An accomplished triathlete with more than a dozen races under her belt, Morrissey is coming off an excellent performance in her first race of the season at Falmouth, where her time of 1:10:49 topped the field in two age groups (16-17 and 18-19). Her next race is the Sharon Triathlon on August 12, followed by the USAT event on August 18 in Burlington. She will then wrap up the summer season with the Title IX Women’s Only Triathlon in Hopkinton on September 9.
Morrissey said she is looking forward to all three of her remaining races, but she is particularly excited about her first USAT race, where she will compete against other top triathletes from around the country on an Olympic distance course. The event, which is the only USAT national championship that requires a strict qualification, consists of a 1.5k swim in Lake Champlain, a 40k bike and a 10k run.
Of the three race components, Morrissey described cycling as the most challenging and running as the most enjoyable. She also enjoys swimming and gets a lot of practice as a member of the Canton Dolphins swim team and as a lifeguard at the Ponkapoag Civic.
In addition to her athletic pursuits, Morrissey is also deeply committed to community service and outreach — values that were instilled in her at home and at school and nurtured through her involvement with the youth program at St. Gerard’s.
As for her decision to use her races as a fundraising platform, Morrissey said it was her mother, Stephanie, a research nurse at Dana Farber, who inspired her to join the fight against cancer.

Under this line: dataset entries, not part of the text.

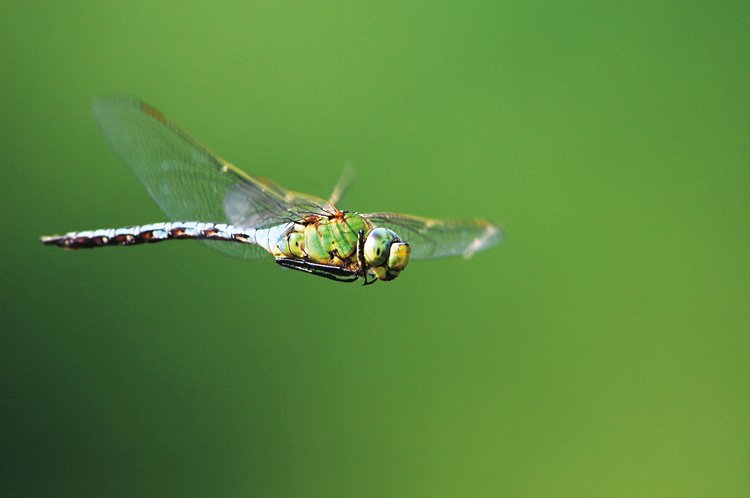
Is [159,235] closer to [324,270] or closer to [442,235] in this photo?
[324,270]

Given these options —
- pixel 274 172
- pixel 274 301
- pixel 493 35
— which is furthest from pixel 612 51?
pixel 274 301

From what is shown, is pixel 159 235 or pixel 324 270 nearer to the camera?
pixel 324 270

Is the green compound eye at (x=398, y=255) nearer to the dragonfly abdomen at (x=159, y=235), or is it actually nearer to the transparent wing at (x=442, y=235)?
the transparent wing at (x=442, y=235)

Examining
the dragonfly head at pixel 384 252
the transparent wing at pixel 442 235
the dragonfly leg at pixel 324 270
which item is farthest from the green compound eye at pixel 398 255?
the transparent wing at pixel 442 235

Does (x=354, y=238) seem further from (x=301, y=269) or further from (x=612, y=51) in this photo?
(x=612, y=51)

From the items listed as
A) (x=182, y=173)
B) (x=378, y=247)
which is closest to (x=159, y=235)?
(x=182, y=173)

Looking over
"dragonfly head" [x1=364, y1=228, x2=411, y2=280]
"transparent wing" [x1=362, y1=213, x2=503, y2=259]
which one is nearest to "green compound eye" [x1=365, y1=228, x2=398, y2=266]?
"dragonfly head" [x1=364, y1=228, x2=411, y2=280]

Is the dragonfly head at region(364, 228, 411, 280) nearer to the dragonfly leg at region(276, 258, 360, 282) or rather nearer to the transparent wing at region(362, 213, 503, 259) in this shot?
the dragonfly leg at region(276, 258, 360, 282)
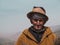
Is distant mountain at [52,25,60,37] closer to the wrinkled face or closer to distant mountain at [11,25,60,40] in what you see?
distant mountain at [11,25,60,40]

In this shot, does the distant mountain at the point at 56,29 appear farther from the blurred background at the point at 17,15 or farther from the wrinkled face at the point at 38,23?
the wrinkled face at the point at 38,23

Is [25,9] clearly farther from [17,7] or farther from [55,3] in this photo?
[55,3]

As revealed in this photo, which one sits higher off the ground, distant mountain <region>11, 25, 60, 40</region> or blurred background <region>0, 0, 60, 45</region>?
blurred background <region>0, 0, 60, 45</region>

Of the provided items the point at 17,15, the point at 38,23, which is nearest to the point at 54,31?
the point at 17,15

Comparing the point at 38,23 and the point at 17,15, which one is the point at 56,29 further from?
the point at 38,23

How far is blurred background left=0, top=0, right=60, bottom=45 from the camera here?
1510mm

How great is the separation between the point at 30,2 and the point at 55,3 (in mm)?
156

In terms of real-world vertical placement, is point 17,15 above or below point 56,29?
above

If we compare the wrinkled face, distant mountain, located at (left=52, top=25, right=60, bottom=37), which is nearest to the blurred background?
distant mountain, located at (left=52, top=25, right=60, bottom=37)

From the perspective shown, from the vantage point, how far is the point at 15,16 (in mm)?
1536

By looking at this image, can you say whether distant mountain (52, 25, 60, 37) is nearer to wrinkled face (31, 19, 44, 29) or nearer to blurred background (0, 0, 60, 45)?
blurred background (0, 0, 60, 45)

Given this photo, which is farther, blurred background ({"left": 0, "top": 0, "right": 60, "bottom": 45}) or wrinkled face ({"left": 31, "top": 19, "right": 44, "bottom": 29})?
blurred background ({"left": 0, "top": 0, "right": 60, "bottom": 45})

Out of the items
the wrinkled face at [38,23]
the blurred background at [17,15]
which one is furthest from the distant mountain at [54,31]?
the wrinkled face at [38,23]

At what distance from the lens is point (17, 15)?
5.03 feet
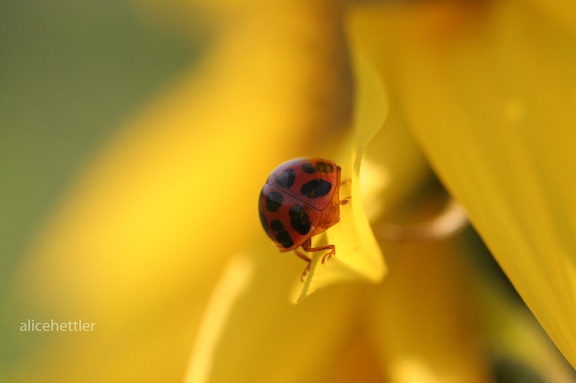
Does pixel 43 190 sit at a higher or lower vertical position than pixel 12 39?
lower

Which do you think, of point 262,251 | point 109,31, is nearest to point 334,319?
point 262,251

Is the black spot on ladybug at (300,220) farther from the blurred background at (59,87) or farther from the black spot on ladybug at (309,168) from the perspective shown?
the blurred background at (59,87)

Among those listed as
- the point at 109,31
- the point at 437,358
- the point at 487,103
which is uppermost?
the point at 109,31

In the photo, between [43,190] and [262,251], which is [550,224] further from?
[43,190]

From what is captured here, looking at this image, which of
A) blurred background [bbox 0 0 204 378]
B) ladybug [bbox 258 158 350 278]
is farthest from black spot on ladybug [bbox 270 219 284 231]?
blurred background [bbox 0 0 204 378]

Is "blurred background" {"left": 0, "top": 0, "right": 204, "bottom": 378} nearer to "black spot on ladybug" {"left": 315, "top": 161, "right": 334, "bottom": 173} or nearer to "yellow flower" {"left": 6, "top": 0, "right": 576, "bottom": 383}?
"yellow flower" {"left": 6, "top": 0, "right": 576, "bottom": 383}

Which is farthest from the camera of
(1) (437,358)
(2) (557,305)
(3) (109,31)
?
(3) (109,31)

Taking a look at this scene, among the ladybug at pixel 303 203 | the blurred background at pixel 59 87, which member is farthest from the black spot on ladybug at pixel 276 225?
the blurred background at pixel 59 87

“My mom has been a nurse at DFCI for many years and has told me stories of her courageous patients and their families,” noted Morrissey on her fundraising page.

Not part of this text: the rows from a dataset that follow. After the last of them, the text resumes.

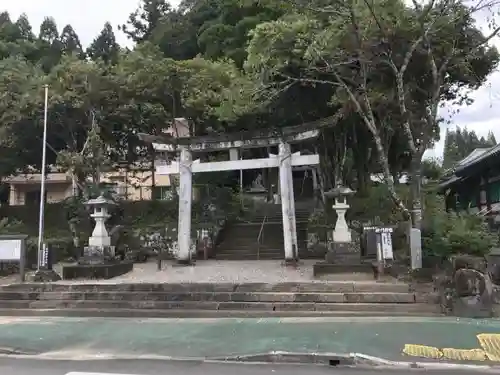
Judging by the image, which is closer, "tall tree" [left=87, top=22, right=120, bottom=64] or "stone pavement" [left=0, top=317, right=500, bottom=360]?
"stone pavement" [left=0, top=317, right=500, bottom=360]

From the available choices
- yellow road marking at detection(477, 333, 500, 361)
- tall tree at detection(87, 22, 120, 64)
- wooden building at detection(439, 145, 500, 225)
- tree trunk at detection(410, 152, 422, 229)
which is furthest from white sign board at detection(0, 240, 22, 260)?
tall tree at detection(87, 22, 120, 64)

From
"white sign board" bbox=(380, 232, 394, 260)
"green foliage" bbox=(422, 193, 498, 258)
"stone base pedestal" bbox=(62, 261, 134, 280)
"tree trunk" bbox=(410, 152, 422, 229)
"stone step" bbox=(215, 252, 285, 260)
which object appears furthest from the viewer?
"stone step" bbox=(215, 252, 285, 260)

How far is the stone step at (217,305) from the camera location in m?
10.1

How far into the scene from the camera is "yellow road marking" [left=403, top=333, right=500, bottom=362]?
6.70 m

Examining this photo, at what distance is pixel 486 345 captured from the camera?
23.6 ft

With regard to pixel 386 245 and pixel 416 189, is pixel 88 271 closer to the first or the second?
pixel 386 245

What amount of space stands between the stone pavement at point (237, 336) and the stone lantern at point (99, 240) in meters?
4.80

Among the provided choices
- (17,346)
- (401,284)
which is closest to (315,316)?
(401,284)

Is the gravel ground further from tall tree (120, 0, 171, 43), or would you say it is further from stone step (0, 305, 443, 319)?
tall tree (120, 0, 171, 43)

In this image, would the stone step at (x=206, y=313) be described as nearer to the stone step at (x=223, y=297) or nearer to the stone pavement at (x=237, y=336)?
the stone step at (x=223, y=297)

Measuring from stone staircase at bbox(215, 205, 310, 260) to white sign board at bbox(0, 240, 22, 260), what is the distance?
344 inches

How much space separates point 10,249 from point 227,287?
7.18m

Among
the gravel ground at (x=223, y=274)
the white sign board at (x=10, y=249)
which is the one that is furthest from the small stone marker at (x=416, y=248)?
the white sign board at (x=10, y=249)

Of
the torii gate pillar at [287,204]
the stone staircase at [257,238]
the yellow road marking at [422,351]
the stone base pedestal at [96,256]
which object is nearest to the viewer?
the yellow road marking at [422,351]
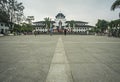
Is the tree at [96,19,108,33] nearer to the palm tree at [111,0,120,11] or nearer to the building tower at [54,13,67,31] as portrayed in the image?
the building tower at [54,13,67,31]

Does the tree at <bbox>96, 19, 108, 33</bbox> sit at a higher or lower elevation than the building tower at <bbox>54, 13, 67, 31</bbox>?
lower

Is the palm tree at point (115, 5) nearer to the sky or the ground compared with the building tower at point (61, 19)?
nearer to the ground

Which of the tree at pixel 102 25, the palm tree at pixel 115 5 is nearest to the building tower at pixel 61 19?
the tree at pixel 102 25

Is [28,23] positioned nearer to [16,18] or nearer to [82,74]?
[16,18]

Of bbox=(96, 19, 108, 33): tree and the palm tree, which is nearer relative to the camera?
the palm tree

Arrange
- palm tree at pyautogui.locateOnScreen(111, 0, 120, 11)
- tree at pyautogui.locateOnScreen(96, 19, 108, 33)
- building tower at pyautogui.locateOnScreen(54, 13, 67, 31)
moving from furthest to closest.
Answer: building tower at pyautogui.locateOnScreen(54, 13, 67, 31) < tree at pyautogui.locateOnScreen(96, 19, 108, 33) < palm tree at pyautogui.locateOnScreen(111, 0, 120, 11)

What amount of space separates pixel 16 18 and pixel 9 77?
67.4 m

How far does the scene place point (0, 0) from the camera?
45.1 metres

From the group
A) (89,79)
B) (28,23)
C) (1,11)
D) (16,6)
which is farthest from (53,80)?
(28,23)

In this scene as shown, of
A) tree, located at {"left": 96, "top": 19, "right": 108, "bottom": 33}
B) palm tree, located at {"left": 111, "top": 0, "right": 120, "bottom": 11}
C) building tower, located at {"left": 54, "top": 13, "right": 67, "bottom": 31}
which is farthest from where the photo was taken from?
building tower, located at {"left": 54, "top": 13, "right": 67, "bottom": 31}

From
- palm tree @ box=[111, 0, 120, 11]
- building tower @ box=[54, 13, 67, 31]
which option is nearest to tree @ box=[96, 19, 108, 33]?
building tower @ box=[54, 13, 67, 31]

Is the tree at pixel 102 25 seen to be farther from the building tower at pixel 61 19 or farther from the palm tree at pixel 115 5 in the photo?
the palm tree at pixel 115 5

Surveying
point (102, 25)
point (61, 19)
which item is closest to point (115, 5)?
point (102, 25)

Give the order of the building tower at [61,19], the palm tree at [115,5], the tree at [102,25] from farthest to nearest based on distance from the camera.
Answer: the building tower at [61,19] → the tree at [102,25] → the palm tree at [115,5]
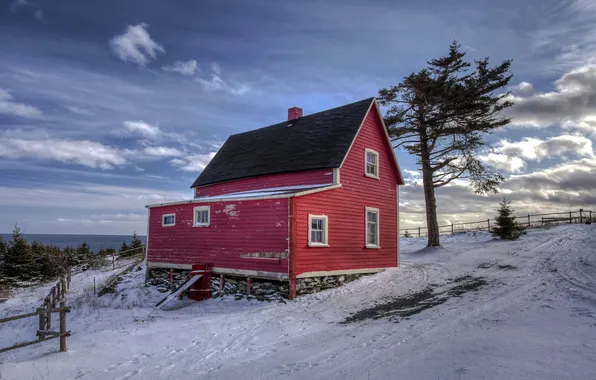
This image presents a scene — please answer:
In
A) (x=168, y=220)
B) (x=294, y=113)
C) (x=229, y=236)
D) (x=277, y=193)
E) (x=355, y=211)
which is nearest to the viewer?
(x=277, y=193)

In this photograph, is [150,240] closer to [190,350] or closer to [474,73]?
[190,350]

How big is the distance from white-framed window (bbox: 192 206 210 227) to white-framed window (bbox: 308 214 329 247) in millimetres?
5278

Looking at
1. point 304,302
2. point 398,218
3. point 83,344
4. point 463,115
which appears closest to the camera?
point 83,344

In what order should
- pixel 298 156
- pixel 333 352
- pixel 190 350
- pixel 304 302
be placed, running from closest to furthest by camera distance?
1. pixel 333 352
2. pixel 190 350
3. pixel 304 302
4. pixel 298 156

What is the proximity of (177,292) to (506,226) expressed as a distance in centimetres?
2370

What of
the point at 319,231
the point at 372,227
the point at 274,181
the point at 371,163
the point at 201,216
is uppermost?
the point at 371,163

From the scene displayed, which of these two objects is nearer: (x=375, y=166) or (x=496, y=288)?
(x=496, y=288)

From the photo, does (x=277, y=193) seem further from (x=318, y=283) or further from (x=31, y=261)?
(x=31, y=261)

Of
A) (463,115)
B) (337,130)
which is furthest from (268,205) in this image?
(463,115)

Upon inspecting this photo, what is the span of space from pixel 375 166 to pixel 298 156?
13.3 feet

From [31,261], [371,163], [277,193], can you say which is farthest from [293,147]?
[31,261]

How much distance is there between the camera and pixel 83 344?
34.4ft

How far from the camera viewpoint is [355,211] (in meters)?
18.6

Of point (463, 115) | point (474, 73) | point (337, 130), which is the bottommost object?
point (337, 130)
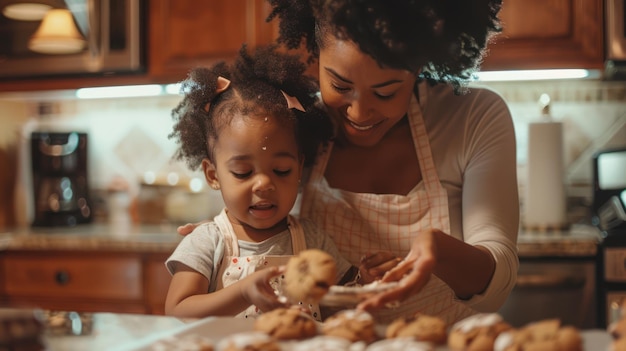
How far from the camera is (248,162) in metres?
1.12

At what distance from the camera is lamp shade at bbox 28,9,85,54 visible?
251 centimetres

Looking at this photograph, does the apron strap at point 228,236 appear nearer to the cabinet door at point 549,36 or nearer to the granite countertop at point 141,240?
the granite countertop at point 141,240

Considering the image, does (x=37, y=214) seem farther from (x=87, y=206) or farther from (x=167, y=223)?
(x=167, y=223)

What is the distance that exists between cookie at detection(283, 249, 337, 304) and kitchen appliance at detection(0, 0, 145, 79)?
1.82 meters

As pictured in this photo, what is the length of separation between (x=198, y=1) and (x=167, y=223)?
836 millimetres

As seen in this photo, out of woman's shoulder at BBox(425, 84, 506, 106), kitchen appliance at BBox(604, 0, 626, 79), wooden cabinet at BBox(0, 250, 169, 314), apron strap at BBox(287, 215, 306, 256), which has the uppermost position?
kitchen appliance at BBox(604, 0, 626, 79)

Stephanie, who previously worked on mostly prostate and kidney cancers, has recently switched her focus to women’s cancers, and the experience has had a profound effect on both mother and daughter.
“I’m now taking care of my peers’ moms,” said Stephanie. “I have a 30 year old and I have friends in town [who are patients], and it’s really hard.”

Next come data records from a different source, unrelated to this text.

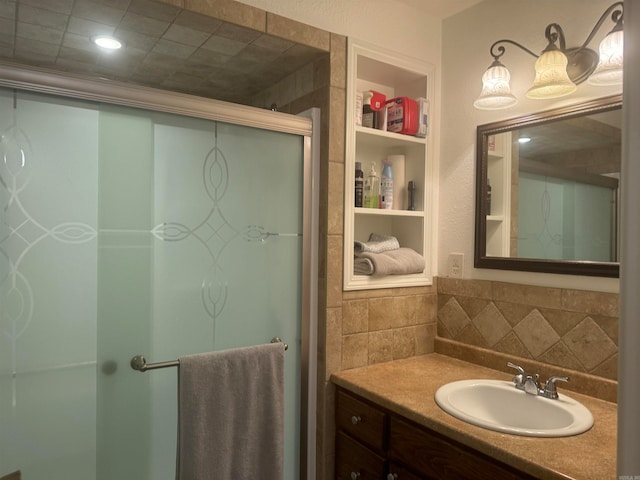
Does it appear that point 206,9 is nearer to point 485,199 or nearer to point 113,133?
point 113,133

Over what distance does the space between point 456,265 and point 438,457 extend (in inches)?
34.4

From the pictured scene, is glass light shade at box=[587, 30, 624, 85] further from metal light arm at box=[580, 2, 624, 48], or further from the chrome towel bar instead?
the chrome towel bar

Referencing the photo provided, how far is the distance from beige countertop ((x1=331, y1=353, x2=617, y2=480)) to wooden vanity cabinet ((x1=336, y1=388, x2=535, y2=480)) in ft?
0.13

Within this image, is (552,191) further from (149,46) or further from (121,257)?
(149,46)

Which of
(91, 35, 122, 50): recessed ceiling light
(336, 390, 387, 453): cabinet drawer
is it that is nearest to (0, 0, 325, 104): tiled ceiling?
(91, 35, 122, 50): recessed ceiling light

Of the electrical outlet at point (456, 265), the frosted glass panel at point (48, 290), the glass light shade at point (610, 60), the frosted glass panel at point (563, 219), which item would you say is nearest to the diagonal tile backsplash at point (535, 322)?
the electrical outlet at point (456, 265)

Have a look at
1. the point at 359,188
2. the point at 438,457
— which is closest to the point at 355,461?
the point at 438,457

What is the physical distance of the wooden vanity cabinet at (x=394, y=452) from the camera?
3.92 ft

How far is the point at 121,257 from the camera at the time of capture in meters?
1.30

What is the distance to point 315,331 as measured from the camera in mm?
1706

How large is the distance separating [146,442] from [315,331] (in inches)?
27.5

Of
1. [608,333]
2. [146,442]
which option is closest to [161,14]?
[146,442]

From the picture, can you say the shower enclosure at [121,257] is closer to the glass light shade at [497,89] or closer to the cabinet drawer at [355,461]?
the cabinet drawer at [355,461]

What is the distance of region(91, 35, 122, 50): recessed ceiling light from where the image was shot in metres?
1.56
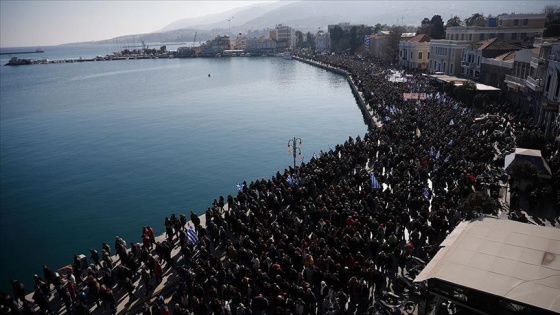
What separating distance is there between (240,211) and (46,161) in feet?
83.7

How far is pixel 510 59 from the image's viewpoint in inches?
1436

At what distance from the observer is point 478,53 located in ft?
147

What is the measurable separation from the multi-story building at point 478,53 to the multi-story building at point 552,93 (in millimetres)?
17946

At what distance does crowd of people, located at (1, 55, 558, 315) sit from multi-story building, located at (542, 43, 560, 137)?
181 inches

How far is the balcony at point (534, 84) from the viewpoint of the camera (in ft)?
87.5

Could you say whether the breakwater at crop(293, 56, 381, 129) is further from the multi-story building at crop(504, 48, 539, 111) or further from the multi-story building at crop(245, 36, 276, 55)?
the multi-story building at crop(245, 36, 276, 55)

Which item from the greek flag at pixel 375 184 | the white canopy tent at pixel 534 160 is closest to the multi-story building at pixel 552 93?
the white canopy tent at pixel 534 160

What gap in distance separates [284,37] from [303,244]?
181 metres

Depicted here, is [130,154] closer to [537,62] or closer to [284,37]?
[537,62]

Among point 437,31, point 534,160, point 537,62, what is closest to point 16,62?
point 437,31

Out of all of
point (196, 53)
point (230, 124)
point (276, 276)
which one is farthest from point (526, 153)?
point (196, 53)

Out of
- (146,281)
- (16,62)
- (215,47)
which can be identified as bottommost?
(146,281)

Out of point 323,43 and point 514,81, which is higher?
point 323,43

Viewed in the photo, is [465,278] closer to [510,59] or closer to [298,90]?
[510,59]
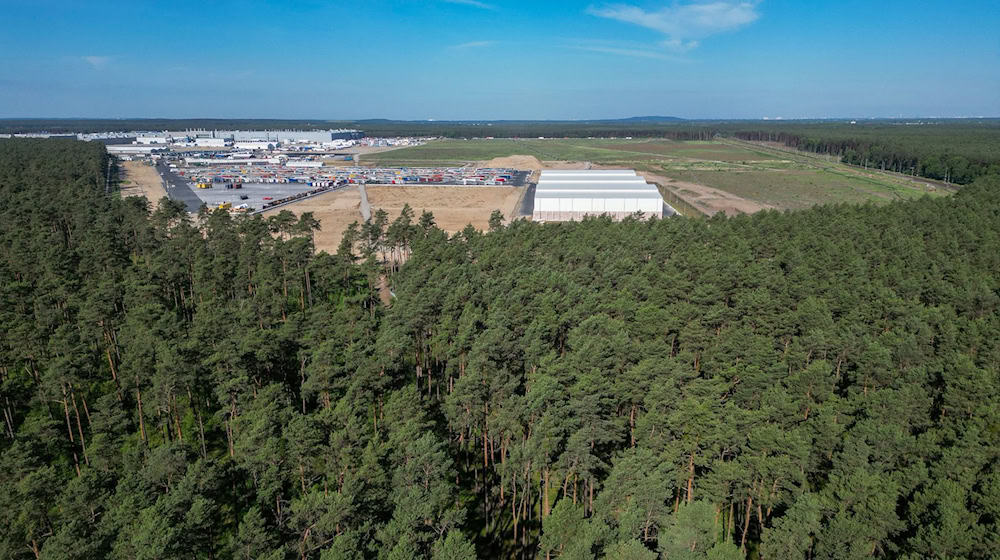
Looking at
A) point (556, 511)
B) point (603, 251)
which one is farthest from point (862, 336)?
point (556, 511)

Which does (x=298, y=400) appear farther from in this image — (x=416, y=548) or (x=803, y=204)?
(x=803, y=204)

Morrissey said she chose to focus on fundraising for ovarian cancer after learning more about the disease from her mother. She learned, for instance, that it gets less press and therefore less funding than breast cancer, and that it is known as the “silent killer” because the symptoms are often very subtle, making early detection very challenging.
She also learned about the cutting-edge research being done in this area, including the work of Dr. Ursula Matulonis, who focuses on gene mapping and finding tumor markers for gynecologic malignancies. Inspired to contribute, Morrissey chose to donate all of her proceeds to Dr. Matulonis’ research fund.
Her mother, who is familiar with Dr. Matulonis’ research, is involved with similar studies, including a current clinical trial focused on breast cancer patients.
“People come to me to try these new drugs that may be the future of cancer treatment,” explained Stephanie. “A lot of times these patients are selfless. They know they may or may not help themselves, but they may be able to help the next person.”
And that next person, as Stephanie is quick to point out, could be a family member, a friend, or a neighbor, since cancer clearly does not discriminate and impacts “all walks of life.”
“I can, on any given day, go into work and see someone from town,” she said. “I’m not exaggerating. It’s sad.”
Even her children — not just Mary Kate, but Erin, 14, Kelly, 11, and Patrick, 9 — have known people in the community who have been touched by cancer. Among them was Annette Kelly, a popular pre-kindergarten teacher at St. John the Evangelist School who lost her battle with ovarian cancer in January. All four of the Morrissey children have attended St. John’s, and Erin, who graduated from the school in June, was named the recipient of the first-ever Mrs. Annette Kelly Scholarship.
It is for people like Mrs. Kelly as well as all of the other mothers, sisters and daughters out there that Morrissey has chosen to “Tri Hard for Cancer,” even if it means getting a bit more attention than she is used to.
Already she has raised over $1,500 through word of mouth, and she’s determined to meet or exceed her goal of $2,000 by the close of the fundraiser in October.
After all, as she noted on her fundraising page, “no donation is too small” and “every dollar counts toward finding a cure.”